Directions -> Show each line of the material below that contains the word "distance", treating uppercase and lowercase as different.

# # # # # # #

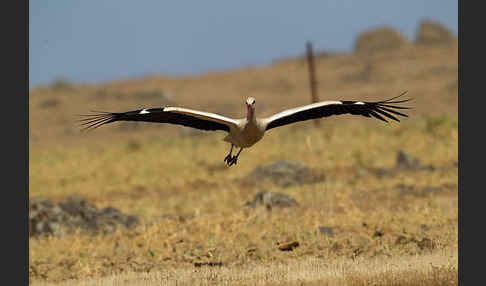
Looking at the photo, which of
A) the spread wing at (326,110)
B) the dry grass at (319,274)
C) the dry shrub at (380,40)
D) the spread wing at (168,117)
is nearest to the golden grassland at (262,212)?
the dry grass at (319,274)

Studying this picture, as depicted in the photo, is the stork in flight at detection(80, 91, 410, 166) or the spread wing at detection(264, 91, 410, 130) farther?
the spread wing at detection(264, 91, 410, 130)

# # # # # # #

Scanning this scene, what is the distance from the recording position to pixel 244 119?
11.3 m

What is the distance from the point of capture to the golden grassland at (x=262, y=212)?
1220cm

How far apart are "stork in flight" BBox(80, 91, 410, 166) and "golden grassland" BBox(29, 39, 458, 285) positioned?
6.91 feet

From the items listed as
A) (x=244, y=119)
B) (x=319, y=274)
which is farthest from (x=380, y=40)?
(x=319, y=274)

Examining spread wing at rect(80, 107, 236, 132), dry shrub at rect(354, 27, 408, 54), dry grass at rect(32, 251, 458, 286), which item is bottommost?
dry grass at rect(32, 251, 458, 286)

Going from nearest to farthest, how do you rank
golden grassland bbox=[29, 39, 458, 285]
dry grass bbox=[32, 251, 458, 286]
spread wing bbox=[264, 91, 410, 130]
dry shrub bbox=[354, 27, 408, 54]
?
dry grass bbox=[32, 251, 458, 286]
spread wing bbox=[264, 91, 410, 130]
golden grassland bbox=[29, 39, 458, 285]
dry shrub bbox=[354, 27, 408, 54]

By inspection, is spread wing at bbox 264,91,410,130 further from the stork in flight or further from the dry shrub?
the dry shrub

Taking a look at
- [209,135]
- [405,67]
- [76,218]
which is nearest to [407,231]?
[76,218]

# # # # # # #

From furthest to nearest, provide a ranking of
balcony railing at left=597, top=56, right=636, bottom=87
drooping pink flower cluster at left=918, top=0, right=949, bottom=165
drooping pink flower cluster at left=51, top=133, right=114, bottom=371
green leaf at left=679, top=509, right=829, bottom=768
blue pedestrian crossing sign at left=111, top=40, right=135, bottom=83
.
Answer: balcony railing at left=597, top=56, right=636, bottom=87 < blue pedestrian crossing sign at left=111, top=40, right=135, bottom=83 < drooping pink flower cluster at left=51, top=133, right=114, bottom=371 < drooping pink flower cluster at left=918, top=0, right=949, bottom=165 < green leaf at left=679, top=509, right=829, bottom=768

# # # # # # #

Answer to the task ->
Scanning this scene, what is the distance from the recording position to pixel 244 119?
What is the distance from the point of capture to the golden grassland at (x=262, y=212)?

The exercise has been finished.